Every entry below needs to be printed again exactly, with its pictures left out.

* [Record set]
· · · · ·
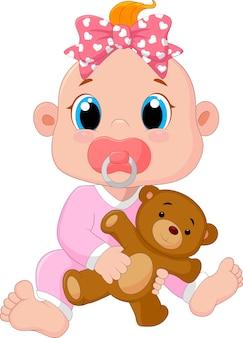 Baby boy con ciucci e giocattoli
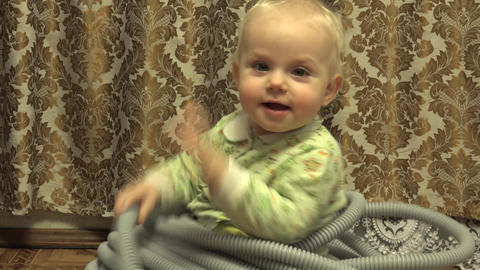 Closeup Baby Girl Sitting in Electrical Corrugated Tube. 4K UltraHD, UHD Footage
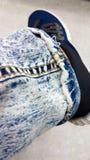 Джинсы ноги джинсовой ткани длинные с желтым stitchingon нога человека с sh Стоковые Фотографии RF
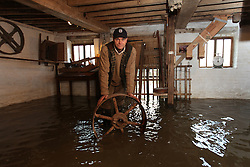© Licensed to London News Pictures. 29/11/2012. Mapledurham, UK. Corry Starling, the miller at Mapledurham Watermill surveys the damage at the last commercially working watermill on The River Thames. A flat belt pulley wheel shows the depth of the water in the ground floor of the mill. The river is about 6 1/2 feet higher than the normal level. Photo credit : Rebecca Mckevitt/LNP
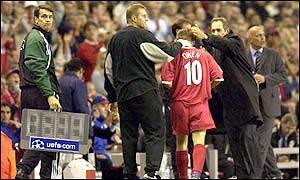 Michael Owen is comforted by the Liverpool bench after being replaced by Patrick Berger in the second half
· · · · ·
* [Result of the task]
 Baby boy con ciucci e giocattoli
 Closeup Baby Girl Sitting in Electrical Corrugated Tube. 4K UltraHD, UHD Footage
 Джинсы ноги джинсовой ткани длинные с желтым stitchingon нога человека с sh Стоковые Фотографии RF
© Licensed to London News Pictures. 29/11/2012. Mapledurham, UK. Corry Starling, the miller at Mapledurham Watermill surveys the damage at the last commercially working watermill on The River Thames. A flat belt pulley wheel shows the depth of the water in the ground floor of the mill. The river is about 6 1/2 feet higher than the normal level. Photo credit : Rebecca Mckevitt/LNP
 Michael Owen is comforted by the Liverpool bench after being replaced by Patrick Berger in the second half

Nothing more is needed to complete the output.